もし欲しいものが見つかったらネットで注文して家に送るから持ってきてくれる?」と言ってくれた。母に一つでもしてあげられることがあったんだと思うと嬉しかった。


「もちろん。……で、それまではこれ。まだ暑いかもしれないし病人感すごいけど一応」と言ってニット帽も渡した。


「ありがとう。咲良は学校どう? 部活の話とかも最近は全然しないけど去年と同じ時期ならそろそろ大会じゃないの?」その言葉に返す言葉は考えてあった。


「実は前言ってたやらかした後輩がやらかした直後から責任感なのかやたら速くなってさ、実力で思いっきり超されたので今回は出る幕なしです。二人のせいじゃないからね、ただ私も休日練習サボったり補修受けたりしてたらいつの間にか超されてた」


本当の事を言えば自分よりも速いスプリンターなんて女子には一人もいなかった。それでももう辞めたんだからどう言ったって同じだと思ってそう言った。
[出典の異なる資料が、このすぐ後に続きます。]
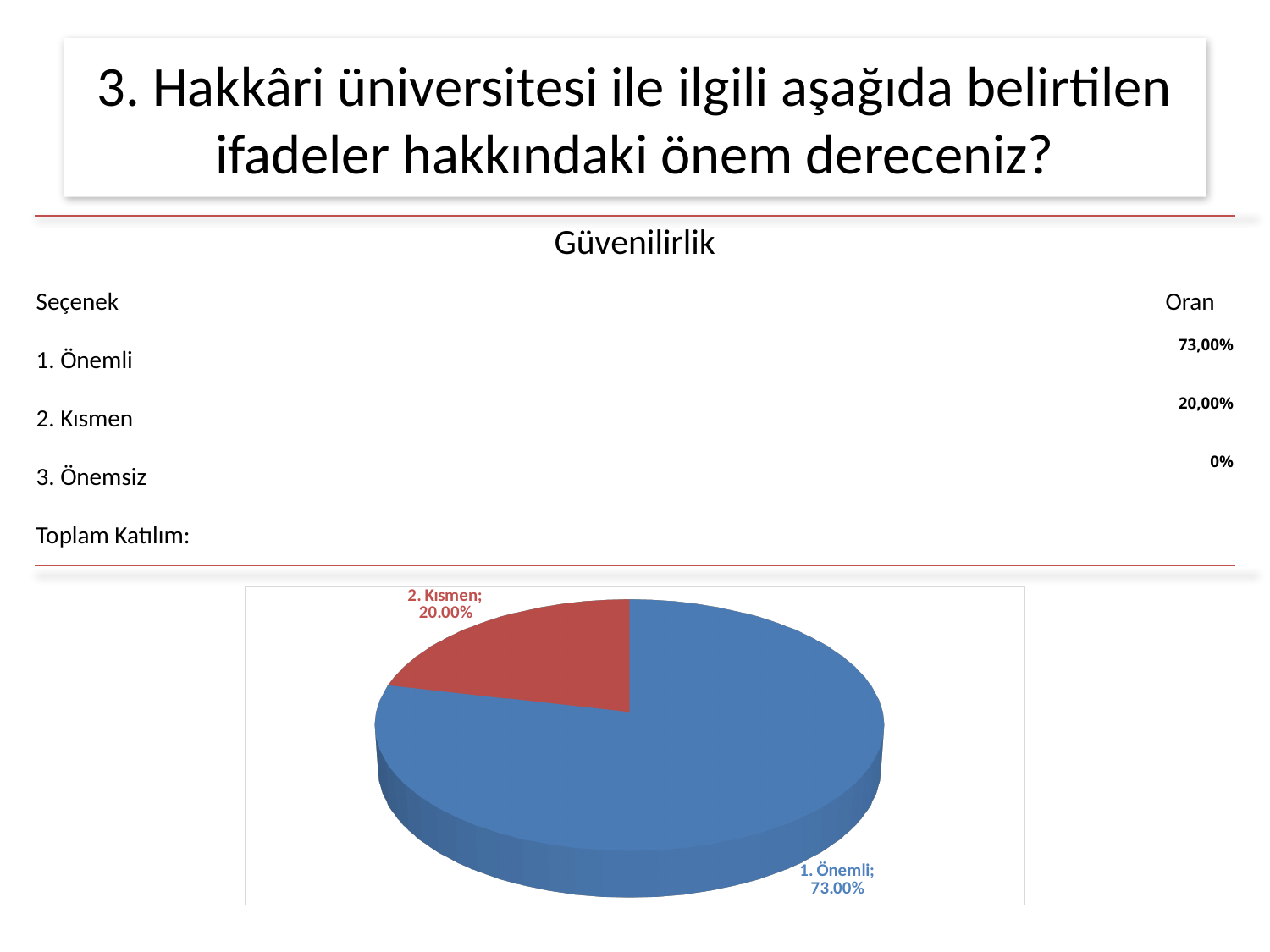
Which of the labelled slices in the pie chart is the smallest? 2. Kısmen What percentage does the pie chart show for "1. Önemli"? 73.00% What percentage does the pie chart show for "2. Kısmen"? 20.00% What is the difference in percentage points between the "1. Önemli" and "2. Kısmen" slices in the pie chart? 53.00% Which slice is larger in the pie chart, "1. Önemli" or "2. Kısmen"? 1. Önemli Which category has the largest slice in the pie chart? 1. Önemli How many labelled slices does the pie chart have? 2 What share of the pie does the "2. Kısmen" slice represent? 20.00% What colour is the "1. Önemli" slice in the pie chart? Blue What kind of chart is shown on the slide? Pie chart What colour is the "2. Kısmen" slice in the pie chart? Red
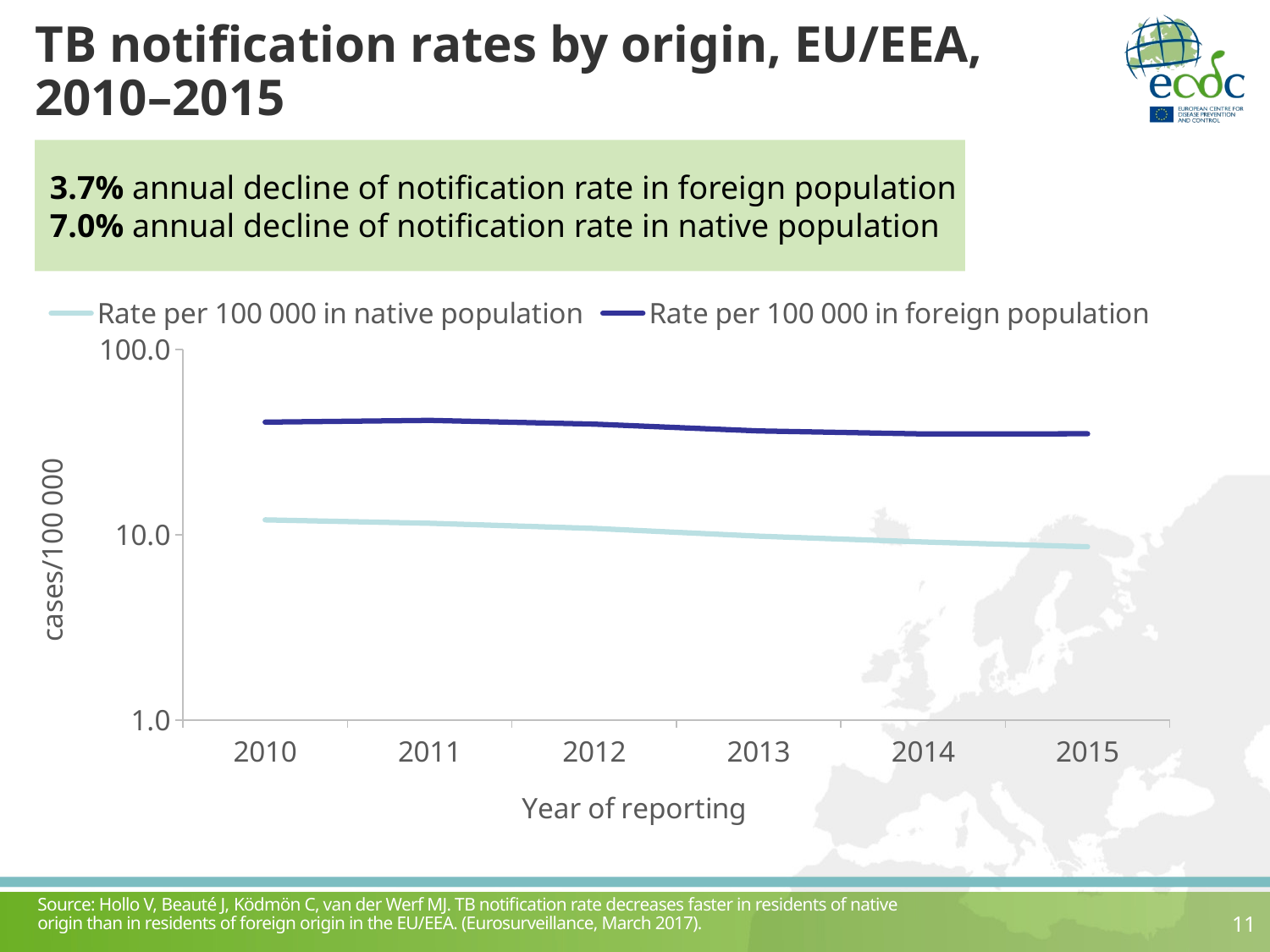
Is the rate per 100 000 in the foreign population in 2015 greater or less than 100.0? less In 2012, which series has the higher value: the native population or the foreign population? foreign population What is the label of the chart's x axis? Year of reporting Is the rate per 100 000 in the foreign population in 2010 greater or less than 10.0? greater What kind of chart is shown on the slide? line chart Which series has the lower rate per 100 000 in 2015? Rate per 100 000 in native population Does the rate per 100 000 in the native population rise or fall from 2010 to 2015? fall Does the rate per 100 000 in the foreign population rise or fall from 2010 to 2015? fall How many series does the chart's legend list? 2 What is the label of the chart's y axis? cases/100 000 How many years are plotted along the x axis of the chart? 6 Is the rate per 100 000 in the native population in 2013 greater or less than 100.0? less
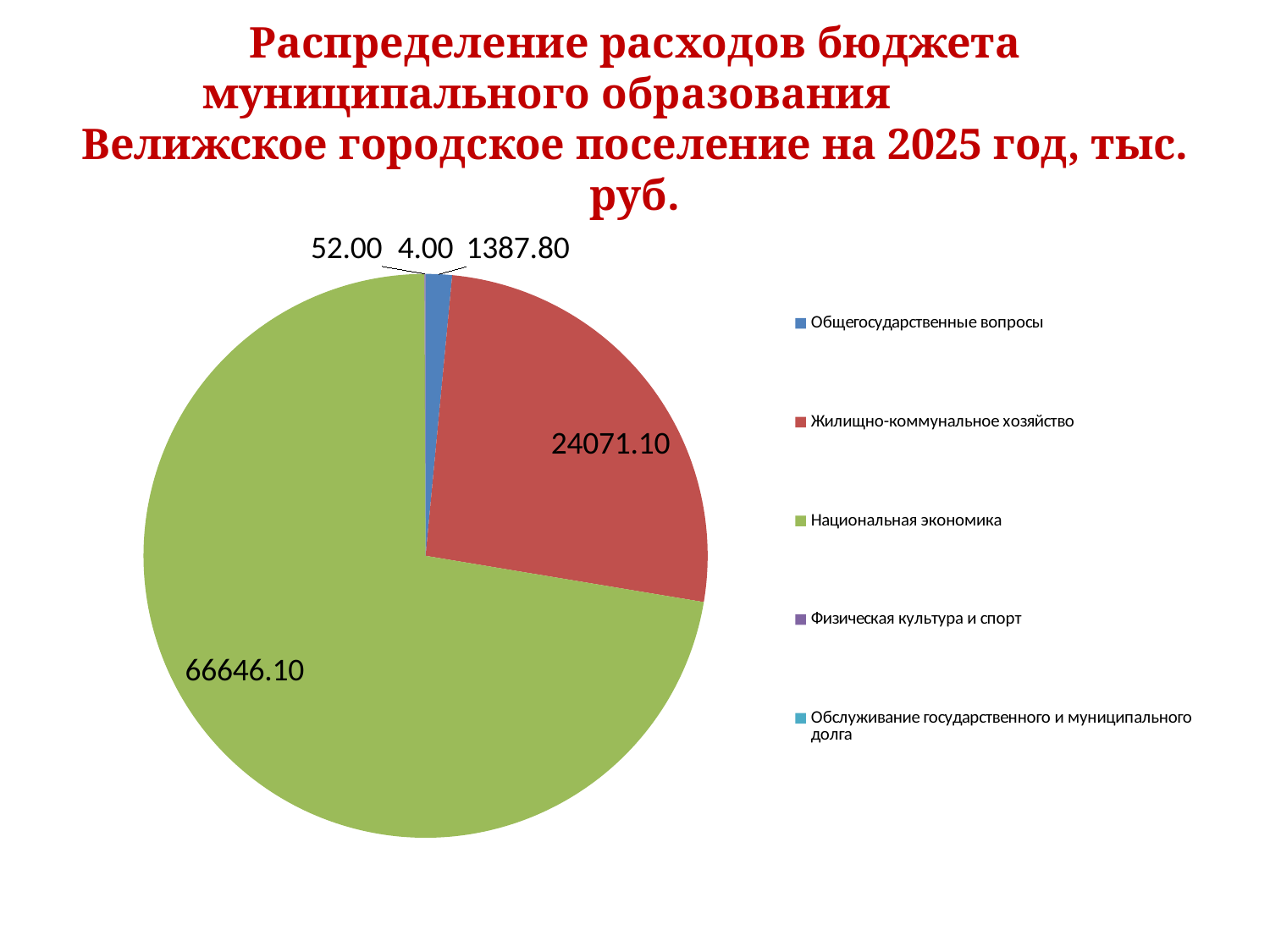
What is the value for Жилищно-коммунальное хозяйство? 24071.10 What is the difference between the values for Национальная экономика and Жилищно-коммунальное хозяйство? 42575.00 What is the total of all values shown on the pie chart? 92161.00 What colour is the slice for Национальная экономика? green Which category has the largest slice of the pie? Национальная экономика Which is larger: Жилищно-коммунальное хозяйство or Общегосударственные вопросы? Жилищно-коммунальное хозяйство How many categories does the legend of the pie chart list? 5 What is the value for Общегосударственные вопросы? 1387.80 What is the value for Национальная экономика? 66646.10 What is the smallest data label shown on the pie chart? 4.00 For which year does the chart title say the budget expenditures are distributed? 2025 What type of chart is shown on the slide? pie chart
「あらそうなの、それは残念だったね。一緒に大会にも行かないの?」


「大会がちょうど土曜の補修の日に被ってるんだよね。私中間テストでやらかした上にメンバーですらないから公欠にしてもらえないの。ほんと中間テスト詰め込んどくんだった、一夜漬けは今回で終わりにする。次回からは二週間前から勉強する」


「咲良それ一年生の頃から言ってたでしょ、ママは別に咲良の成績が悪くても良いけど大学の選択肢が増えるから一応勉強はしておきなさいよ」


「はーいやります次回からはやります」


「今日からやった方がいいと思うけどなあ?」


「分かったよ今日からやります、次のテストはお母さんに見せるからね」


そうやって普通の会話ができるのが嬉しかった。次のテストまで元気でいるよね、そう思って出した言葉も不自然ではなかったはずだ。

そうやって話そうとしても母が吐いてしまって話にならない日もあった。父とは普通に会話ができたし比較的元気そうにしていたので父のことは母よりは心配しなくなっていた。母の部屋を出た時父がそこにいた。


「ねえ咲良、パパ今日まだ聞いてなかった。思い出して部屋から出てきちゃった。聞かせて?」


「はいはい。愛してるよ、大事だよ。だから早く治してください。うち一人で暮らすのには広すぎるからできるだけ早めね、ASAPね、意味分かる? そこのサラリーマン」


「アサップって何、僕仕事でそんなこと言われたこともないんだけど」


「できるだけ早くって意味です、スマホで調べといてめんどくさいから。じゃあね、また来るから」


「聞けたから満足して眠れるよ。咲良も帰り道気をつけるんだぞ。じゃあ」


そう言ってその日は病院を出た。